Software engineers being replaced by AI isn’t just a threat on the horizon — early indications are now visible in hard data.
According to a new report from SemiAnalysis, Claude Code—Anthropic’s AI-powered command-line coding tool—is now responsible for approximately 4% of all public GitHub commits, processing over 135,000 commits per day. More striking still, the report projects that at current growth rates, Claude Code could account for 20% or more of all daily commits by the end of 2026.

The data, tracked through February 2, 2026, reveals significant acceleration in Claude Code.
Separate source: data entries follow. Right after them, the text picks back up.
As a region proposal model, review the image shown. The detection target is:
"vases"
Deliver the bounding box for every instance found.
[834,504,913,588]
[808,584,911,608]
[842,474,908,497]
The tool has achieved 42,896x growth in just 13 months since its research preview launch in early 2025. A particularly dramatic inflection point which led to viral growth occurred in October 2025, followed by another surge in January 2026 after a post on X from Claude Code creator Boris Cherny garnered 4.4 million views.
The Automation Wave Hits Code Production
These numbers represent the changing nature of software development. Claude Code allows developers to delegate entire coding tasks directly from their terminal, from implementing features to debugging and refactoring. Unlike GitHub Copilot, which offers line-by-line suggestions, Claude Code can autonomously execute multi-step coding workflows.
The 4% figure becomes more meaningful when considering the baseline. According to the SemiAnalysis data, Claude Code now represents roughly 4% of public GitHub activity—a platform with tens of millions of developers. The trajectory from research preview to measurable platform impact in just over a year suggests an adoption curve steeper than most developer tools achieve. Also, Claude Code has competitors, including OpenAI’s Codex and others, so the percentage of commits made by AI to Github is currently larger than 4%.
Implications for Software Development
The immediate implication is a potential explosion in code production volume. If 20% of commits are AI-generated by year’s end, software projects could see dramatically faster iteration cycles. The data also suggests a transformation in what “software engineering” means. Developers are likely delegating implementation details while focusing on architecture, problem definition, and oversight. This mirrors historical shifts where higher-level abstractions (from assembly to high-level languages to frameworks) didn’t eliminate programmers but changed what they optimize for.
The next twelve months, though, will be telling. If the 20% projection materializes, we’ll have moved from “AI might change programming” to “AI has fundamentally changed programming” in less time than it takes to build most enterprise software projects.